The Jambs headed by a blue ribbon

The terminal blockings inlaid with a laurel sprig and an oak leaf and acorn branch crossed and tied together with a blue ribbon. The jambs headed by a blue ribbon from which hangs a long ribbon terminating in a bell flower. Overlaid on this are laurel and oak leaf branches which descend the whole of the jamb and which cross and re-cross each other to form six loops, knotted at the bottom with a ribbon. Within the fourth of these, and tied by a knot in the ribbon, is an upright oval panel. That to the left jamb depicts a muse which are ancient classical figures that personify knowledge and the arts, especially literature, dance and music. That to the right shows Melpomene the muse of tragedy with her short sword.

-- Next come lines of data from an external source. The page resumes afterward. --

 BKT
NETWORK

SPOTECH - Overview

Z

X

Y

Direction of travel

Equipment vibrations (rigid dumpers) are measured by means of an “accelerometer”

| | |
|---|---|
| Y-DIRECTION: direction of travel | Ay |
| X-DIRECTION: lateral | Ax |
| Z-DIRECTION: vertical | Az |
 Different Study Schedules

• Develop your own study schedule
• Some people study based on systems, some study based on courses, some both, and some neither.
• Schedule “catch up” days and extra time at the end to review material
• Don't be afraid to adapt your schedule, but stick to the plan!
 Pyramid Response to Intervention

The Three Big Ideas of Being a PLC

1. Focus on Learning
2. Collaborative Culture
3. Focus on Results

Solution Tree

The whole standing on foot blocks of conforming shape to the jambs and surmounted by a moulded shelf breakfront above the frieze blockings.

Suspended by a ribbon bow

The frieze centred with a horizontal oval panel inlaid, against a simulated porphyry background, with red figures depicting Daphne and Apollo; the whole set within a laurel crown and a thin red line border. This is suspended by a ribbon bow looped through the top and which in turn suspend garlands of ivy leaves hanging from two more bows to either side.

Peter Bossi

Peter Bossi is believed to have been an Italian craftsman, working in Dublin from 1785 until 1798, when he was allegedly implicated in the revolutionary movement and forced to leave.  The Dublin trade directories describe him as “inlayer in Marble and Stucco-worker” and list that he worked from No. 22 and later, No. 38 Fleet Street.  It is said that Bossi jealously guarded the secret of his method and took every precaution against his work being imitated.  In some accounts he is said to have been patronised by a wealthy Irish nobleman who attempted to discover the mysterious process.  When Bossi realized that he was being spied on, he left the country immediately.  Whether it was this or the revolutionary movement that forced him to go one will never be known.  Certainly, it does seem a little unlikely that he was the only man at the time who understood the inlayering process since the style and method of making these mantelpieces is so similar to 17th century Florentine inlaid marble work.  Such work was usually made by chiseling out the white marble ground in defined patterns and filling up the grooves with coloured marble compositions or earth pastes of various colours.  The designs were Adam style patterns, usually of naturalistic leaves and flowers.